Now, you... can cook eggs in any kind of pan — even a cast-iron skillet. But you need to make sure you have oil in it and keep the eggs moving, so that a bond never gets a chance to form.
Besides, you can't flip eggs in a cast iron skillet. It's too heavy! Or if you can, you don't have to worry about pans, you can just go around crushing things with your bare hands until someone agrees to make eggs for you.
For the rest of us, a nonstick pan is best. An 8-inch omelet pan is the right size for cooking two eggs, and it's shaped so the eggs will slide around and flip like a circus acrobat.

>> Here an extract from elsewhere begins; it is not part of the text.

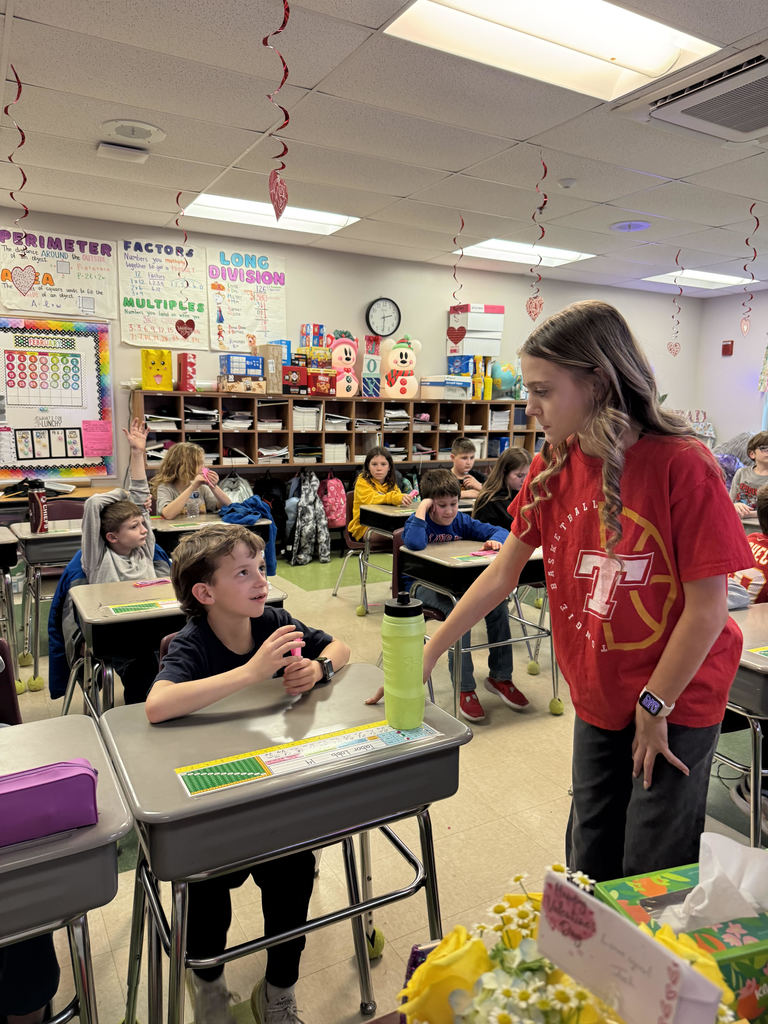 TMS FCCLA members visiting Mrs. Olsen's class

The right way: Cook your eggs in a nonstick pan.
07 of 07
Your Eggs Weren't Fresh
This doesn't mean they were spoiled, just old. As an egg ages, it slumps. It slackens. It loses its firmness. A fresh egg is perky. Its yolk stands up straight and points skyward. The white is tight and compact. All these qualities make fresh eggs highly desirable for poaching and griddling. A fresh egg holds its shape when you poach it, and it doesn't go sprawling across the pan when you crack it.
But there are some things an old egg can do that a fresh one can't. OK, one thing,... namely, they're easy to peel when you hard-boil them. There's an air pocket beneath the shell that expands as the egg ages, making it easier to peel an older egg than a fresh one, where the shell clings to the egg more tightly.
You can use this simple test to tell a fresh egg from a not-so-fresh one.
The right way: Use your fresh eggs for poaching and griddling, and older ones for hard-boiling.